▶ _Page text_
Classification outside of the Encyclopédie
19
The
Journal de Trévoux, or
Mémoires pour
l'Histoire des Sciences & des Beaux-Arts, was one of the most influential 18th
century French periodicals. A sort of literary/scholarly journal reviewing and commenting on a
wide variety of contemporary publications, the
Journal de Trévoux
dealt with almost every discipline of knowledge. Given the great variety of subject matter
contained in this collection we felt it would be a natural choice for us to begin studying the
relationship of the Encyclopédie ontology to other 18th century texts. Of course, the 18th
century in France was a time of intellectual ferment and, as in most historical moments, there
existed more than one approach to the classification of the known world. And, indeed, the
philosophes' intellectual and political bent made their way of organizing ideas different from that of other thinkers, particularly the Jesuits who were behind the
Journal de Trévoux. Knowing this, we wanted to test the degree of overlap between the structure of knowledge in the
Encyclopédie and the
Journal de Trévoux, discovering in the process the commonalities, differences, and unique aspects of each. We hoped this experiment would give us a "slice of life" look at the intellectual milieu of the day, or at least provide an insight into the presumed differences in discourse between the two camps. To this end, we processed the ARTFL Project's 109 volumes of the
Journal de Trévoux, splitting them into 1,027 separate articles. Extending from 1751 to 1757, this collection covers the years during which the editors of the
Journal engaged in a fierce polemic with the encyclopédistes concerning the publication of the
Encyclopédie.
[16] Our previous model, trained on all of the classified
Encyclopédie articles, was thus applied to the Trévoux articles, assigning each with a predicted class of knowledge. The twenty most frequent assigned classes are listed below:
Table 8. The 20 most frequent classes of knowledge assigned to the Trévoux articles using the Encyclopédie model.
| Littérature | 317 |
| Morale | 86 |
| Géographie moderne | 61 |
| Théologie | 54 |
| Philosophie | 50 |
| Histoire moderne | 46 |
| Belles lettres | 45 |
| Astronomie | 35 |
| Métaphysique | 30 |
| Histoire ecclésiastique | 26 |
| Physique | 22 |
| Art militaire | 18 |
| Economie politique | 18 |
| Géographie | 16 |
| Medecine | 16 |
| Histoire romaine | 14 |
| Peinture | 14 |
| Histoire | 14 |
| Histoire naturelle | 13 |
| Chimie | 12 |
20
A cursory glance at these results gives us a general idea about the most significant themes found in the Journal de Trévoux; themes that correspond nicely to our preconceived notions concerning the Journal, its writers and subject matter. Along these lines, it is not surprising to find in a Jesuit publication such as this a greater emphasis on articles about Literature, Morality, Theology, and Philosophy. However, the surprising fact that more than 1/3 of the 1000 articles were assigned the label of Littérature caused us to question somewhat the performance of the classifier and ultimately, to reconsider our modern notion of Literature when applied to the specific instances of this classification.

▶ _Recorded data_

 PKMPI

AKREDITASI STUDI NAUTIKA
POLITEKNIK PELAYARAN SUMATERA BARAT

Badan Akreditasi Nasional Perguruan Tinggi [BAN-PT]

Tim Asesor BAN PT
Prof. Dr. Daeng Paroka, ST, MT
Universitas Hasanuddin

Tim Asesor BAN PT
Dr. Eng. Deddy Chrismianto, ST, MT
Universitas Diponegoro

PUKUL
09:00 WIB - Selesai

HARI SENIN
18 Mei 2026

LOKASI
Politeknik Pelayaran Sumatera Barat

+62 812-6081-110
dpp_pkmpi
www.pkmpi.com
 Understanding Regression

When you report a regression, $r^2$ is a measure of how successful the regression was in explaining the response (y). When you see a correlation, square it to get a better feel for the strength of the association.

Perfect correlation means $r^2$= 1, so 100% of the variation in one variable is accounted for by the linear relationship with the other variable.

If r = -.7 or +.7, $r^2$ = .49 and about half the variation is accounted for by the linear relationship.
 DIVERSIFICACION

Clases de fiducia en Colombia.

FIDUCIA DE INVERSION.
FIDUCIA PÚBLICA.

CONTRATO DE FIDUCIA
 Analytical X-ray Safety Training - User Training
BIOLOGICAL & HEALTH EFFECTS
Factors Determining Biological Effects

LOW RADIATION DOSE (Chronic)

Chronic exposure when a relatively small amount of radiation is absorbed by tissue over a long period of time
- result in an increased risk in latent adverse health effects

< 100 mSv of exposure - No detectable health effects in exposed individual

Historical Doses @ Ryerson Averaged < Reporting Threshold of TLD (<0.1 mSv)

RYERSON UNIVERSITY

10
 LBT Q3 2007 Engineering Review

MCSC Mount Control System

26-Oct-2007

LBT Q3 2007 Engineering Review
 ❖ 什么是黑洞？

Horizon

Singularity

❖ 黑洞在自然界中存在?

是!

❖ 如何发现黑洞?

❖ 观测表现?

▶ _Work request 1_
Repeat the stretch of the Journal de Trévoux passage from "[16] Our previous" through "the Encyclopédie model.".
▶ _Work request 2_
Pick up the passage on the Journal de Trévoux after its last sentence and carry it forward.
None of the items is needed for this work.

▶ _Written answer 1_
[16] Our previous model, trained on all of the classified
Encyclopédie articles, was thus applied to the Trévoux articles, assigning each with a predicted class of knowledge. The twenty most frequent assigned classes are listed below:
Table 8. The 20 most frequent classes of knowledge assigned to the Trévoux articles using the Encyclopédie model.

▶ _Written answer 2_
21
In the first edition (1694) of the Dictionnaire de l'Académie française the entry for "Littérature" reads thus: "Litterature. s. f. Erudition, doctrine. Grande litterature. profonde litterature. il est homme de grande litterature. il n'a point de litterature. il a beaucoup de litterature." and indeed the definition changes little by the fourth edition of 1762: "LITTÉRATURE. s.f. Érudition, doctrine. Grande littérature. Profonde littérature. Il est homme de grande littérature. N'avoir point de littérature. Avoir beaucoup de littérature. Un ouvrage plein de littérature. Ce mot regarde proprement les Belles-Lettres." The addition of the last sentence, "This word is properly used in regard to Belles Lettres," in the 1762 edition seemingly restricts this particular form of erudition to the more traditionally literary realm of the "Belles-Lettres," or Poetry and Rhetoric. The definition offered by the Jesuit editors of the Dictionnaire de Trévoux (1742) differs only slightly from that of the Academy: "LITTÉRATURE, s. f. Doctrine, connoissance profonde des Lettres. Doctrina, litteratura, eruditio." While these definitions shed little light as to why the Encyclopédie literature class should be so prevalent in the classification of such a diverse collection of articles, many of which deal with the Sciences and Natural History, the ambiguity of this erudite possession of "littérature" and "lettres" should nonetheless cause us to broaden our understanding of these terms as they were used in the mid-18th century.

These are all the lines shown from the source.